メカニカルシールの主要な漏れ原因とトラブルシューティング
メカニカルシールの不具合、特に漏洩の主な原因は多岐にわたります。現場でのトラブルシューティングでは、これらの原因を切り分けることが重要です。
主要な漏れ原因
- シール面の摩耗・損傷: 最も一般的な原因です。異物(スラッジ、結晶、スケールなど)の噛み込み、ドライ運転、不適切な潤滑、過度な運転条件(圧力、温度、速度)などが原因で、シール面が摩耗したり傷ついたりします。
- 二次シールの劣化・損傷: OリングやVリングなどの二次シールが、流体による化学的劣化、熱劣化、取り付け時の損傷、またはハウジングや軸の表面状態不良によって機能しなくなることがあります。
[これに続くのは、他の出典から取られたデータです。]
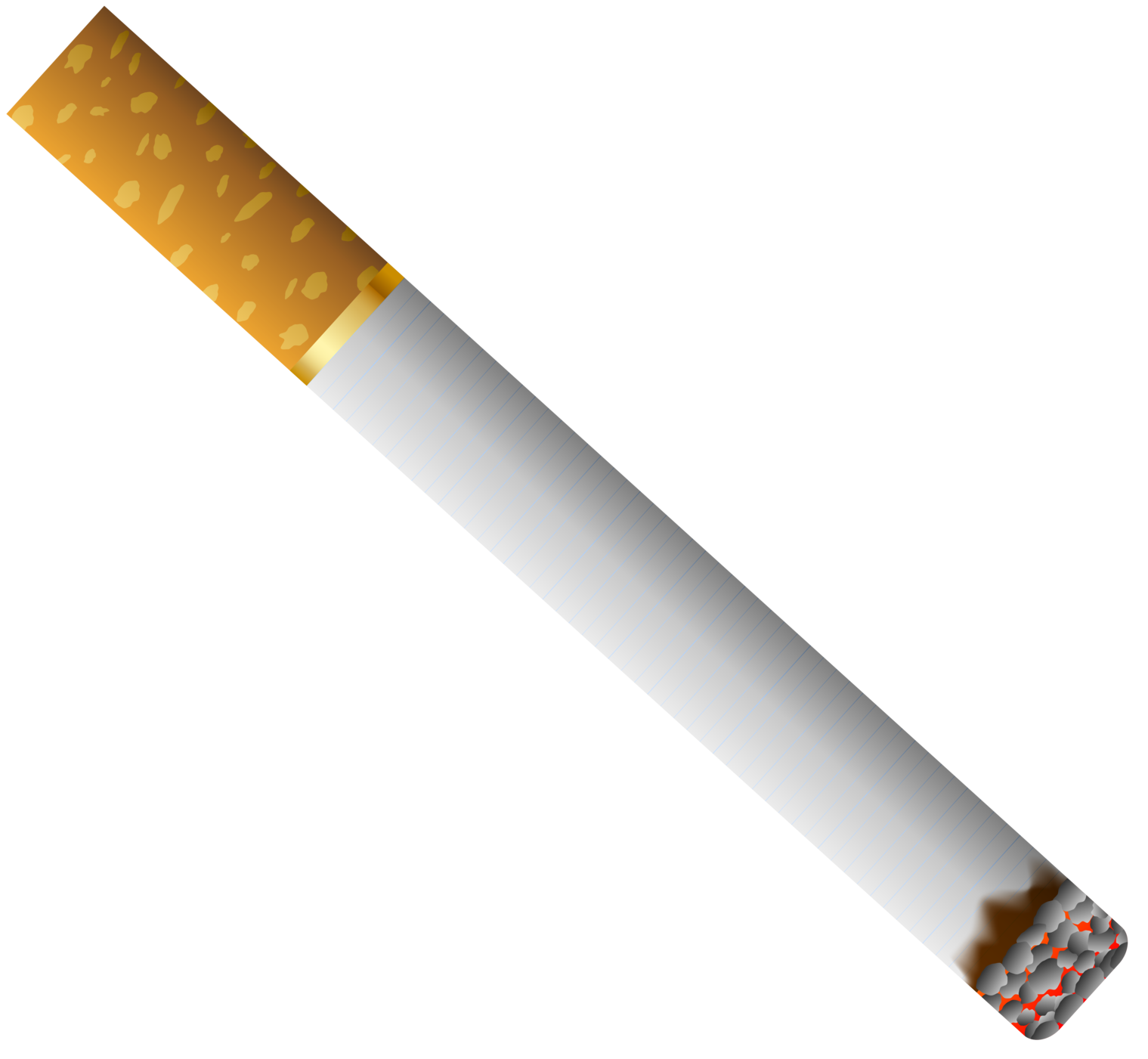 library Cigarette clipart. With filter png .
- 取り付け不良: 交換作業時のミス(シール面の傷つき、二次シールのねじれ/挟み込み、締め付け不足/過剰、スプリングセット長さの不適切)が原因で、初期段階または短期間で漏洩が発生します。
- ポンプの運転条件の異常:
- キャビテーション: ポンプ内でキャビテーションが発生すると、ポンプ軸に振動や衝撃が伝わり、シール面にダメージを与えます。
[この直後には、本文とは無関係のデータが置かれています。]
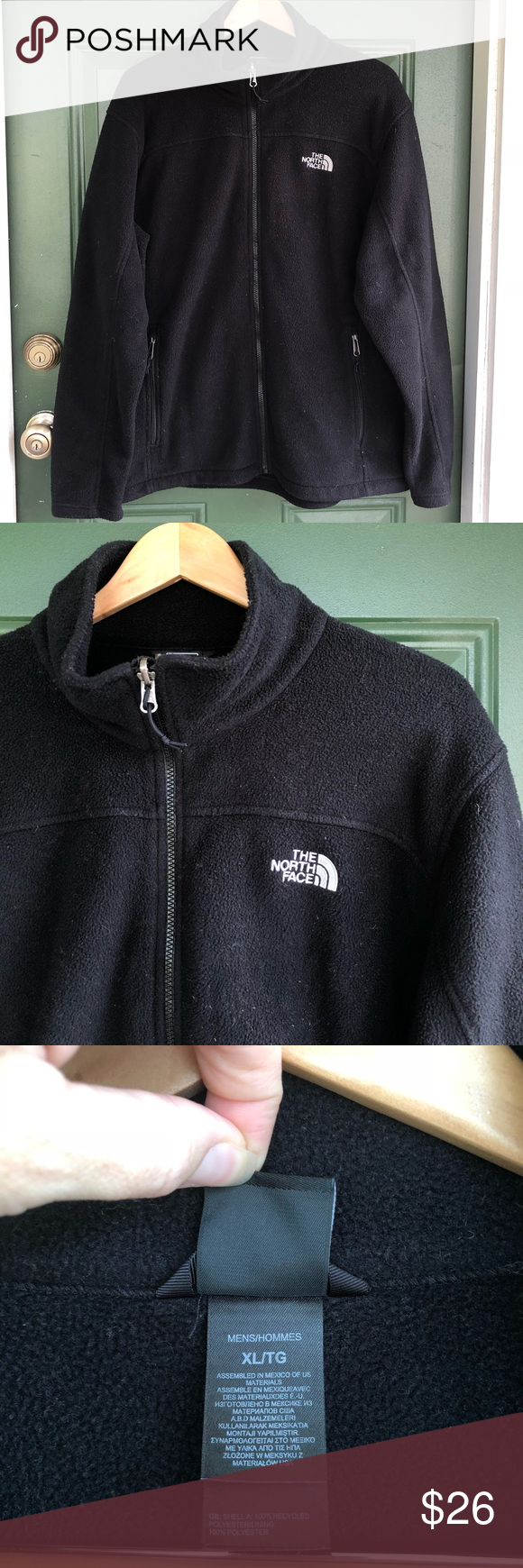 Thick black north face fleece zip up jacket coat my posh picks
- 軸のフレ(軸振れ): 軸受の摩耗や損傷、不適切なアライメント、配管からの応力などで軸のフレが大きくなると、シール面に常に大きな負担がかかり、早期の摩耗や二次シールの機能不全を引き起こします。
- 圧力・温度の変動: 設計範囲を超える急激な圧力や温度の変動は、シール材の熱膨張・収縮差による歪みや、流体の相変化(蒸発/固化)を引き起こし、シール性能を損なうことがあります。
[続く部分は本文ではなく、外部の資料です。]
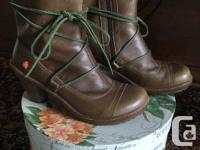 Brown leather boots by ART with 100% natural rubber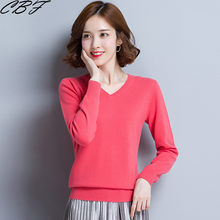 Traditional leisure Women's Knitted Cashmere Wool Sweater V-collar Solid color High-quality Keep warm Pullovers Free shipping(China)
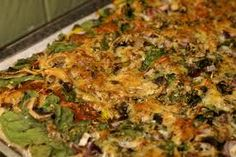 Vegetar-pizza!   #meatless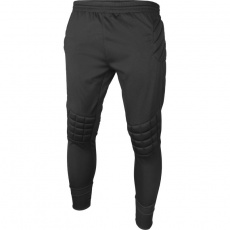 Goalkeeper pants Reusch Starter Pant M 37 16 200 700
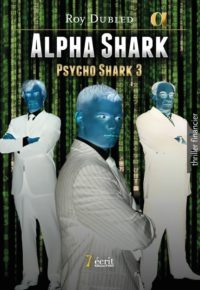 Alpha-Shark_couv_face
- ドライ運転/部分的な液相の喪失: シール面間の潤滑が失われると、摩擦熱でシール面が焼損し、致命的な損傷に至ります。
- 流体の特性: 移送する流体そのものが、シール材に対して腐食性、摩耗性、結晶化しやすい、粘度が高いなどの特性を持つ場合、シール寿命が短くなる要因となります。
現場でのトラブルシューティングのポイント
漏洩が発生した場合、以下の点を順に確認し、原因を特定します。
- 漏洩の状況確認: 漏洩箇所、漏洩量、漏洩している流体の状態(液体、蒸気、固形物混じりなど)、漏洩の発生時期(運転開始時、定常運転時、停止時)を観察します。
- 運転条件の確認: 異常発生時のポンプ運転データ(圧力、流量、温度、回転数)を確認し、設計範囲内であるか、異常な変動がないか確認します。特にキャビテーションの兆候(騒音、振動)がないか確認します。
- ポンプの状態確認: ポンプ本体、軸受、アライメントの状態に異常がないか確認します。軸のフレや振動が大きい場合は、軸受やアライメントに原因がある可能性があります。
- 過去の履歴確認: 過去のメンテナンス記録を確認し、前回のシール交換時期、使用したシールの種類、過去に発生したトラブルなどを参照します。
- 分解点検(原因特定が困難な場合): 上記で原因が特定できない場合、ポンプを分解してメカニカルシールを取り外し、シール面、二次シール、スプリングなどに損傷や異物付着がないか詳細に点検します。軸やハウジングの表面状態も再度確認します。
多くの場合、漏洩はシール面の摩耗や損傷、または取り付け不良が原因ですが、ポンプ本体や運転条件に根本的な問題がある場合も少なくありません。表面的なシール交換だけでなく、根本原因を取り除くことが再発防止につながります。
使用条件に応じた適切なメカニカルシールの選定
メカニカルシールの性能と寿命は、ポンプの使用条件(移送流体の種類、温度、圧力、回転速度)とポンプの構造に大きく依存します。適切なメカニカルシールを選定することは、トラブルを未然に防ぐ上で極めて重要です。
選定の主要因
- 移送流体: 流体の化学的性質(腐食性、溶解性)、物理的性質(粘度、固形物の有無、結晶化傾向、蒸気圧)、温度は、シール材(固定環材、回転環材、二次シール材)、スプリング材、金属部品材の選定に最も重要な要素です。流体に対して耐性のある材料を選択する必要があります。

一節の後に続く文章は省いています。